_Work to be completed_
Turn the records in the stretch from the line containing "What is the distance at" through the end of the records, and only those, into a two-column CSV with the columns text and answer. Give one row per record, with each value in its own quoted field and any line breaks replaced by spaces.

_Raw records_
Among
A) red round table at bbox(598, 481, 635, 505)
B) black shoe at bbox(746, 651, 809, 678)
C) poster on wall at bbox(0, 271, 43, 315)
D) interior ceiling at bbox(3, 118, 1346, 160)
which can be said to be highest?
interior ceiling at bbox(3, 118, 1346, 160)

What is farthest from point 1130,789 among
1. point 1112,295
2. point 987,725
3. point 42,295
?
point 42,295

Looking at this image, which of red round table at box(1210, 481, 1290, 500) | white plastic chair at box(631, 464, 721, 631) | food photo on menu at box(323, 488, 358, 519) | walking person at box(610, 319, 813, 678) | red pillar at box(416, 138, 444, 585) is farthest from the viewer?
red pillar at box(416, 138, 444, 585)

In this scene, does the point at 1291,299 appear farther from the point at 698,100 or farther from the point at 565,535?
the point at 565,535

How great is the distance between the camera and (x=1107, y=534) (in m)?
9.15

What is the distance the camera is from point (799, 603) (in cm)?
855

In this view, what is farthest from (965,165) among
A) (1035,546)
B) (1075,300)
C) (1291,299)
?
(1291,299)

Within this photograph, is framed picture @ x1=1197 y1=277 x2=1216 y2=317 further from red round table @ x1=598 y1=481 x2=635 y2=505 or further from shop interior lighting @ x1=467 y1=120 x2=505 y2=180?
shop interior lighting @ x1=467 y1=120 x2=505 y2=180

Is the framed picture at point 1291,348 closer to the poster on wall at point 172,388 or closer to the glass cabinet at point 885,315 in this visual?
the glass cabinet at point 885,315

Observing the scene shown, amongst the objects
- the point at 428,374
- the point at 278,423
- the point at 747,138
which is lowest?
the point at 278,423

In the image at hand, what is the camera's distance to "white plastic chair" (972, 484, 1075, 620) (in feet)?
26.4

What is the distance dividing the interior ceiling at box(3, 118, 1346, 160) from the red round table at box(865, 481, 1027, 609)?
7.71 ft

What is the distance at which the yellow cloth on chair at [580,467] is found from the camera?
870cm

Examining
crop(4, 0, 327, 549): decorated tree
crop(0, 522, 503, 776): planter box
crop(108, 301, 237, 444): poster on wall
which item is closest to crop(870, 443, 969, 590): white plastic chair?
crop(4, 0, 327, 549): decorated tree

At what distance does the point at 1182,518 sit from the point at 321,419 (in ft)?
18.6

_Exercise answer_
text,answer
"What is the distance at which the yellow cloth on chair at [580,467] is found from the camera?","870cm"
"Examining crop(4, 0, 327, 549): decorated tree crop(0, 522, 503, 776): planter box crop(108, 301, 237, 444): poster on wall which item is closest to crop(870, 443, 969, 590): white plastic chair?","crop(4, 0, 327, 549): decorated tree"
"At what distance does the point at 1182,518 sit from the point at 321,419 (in ft)?","18.6"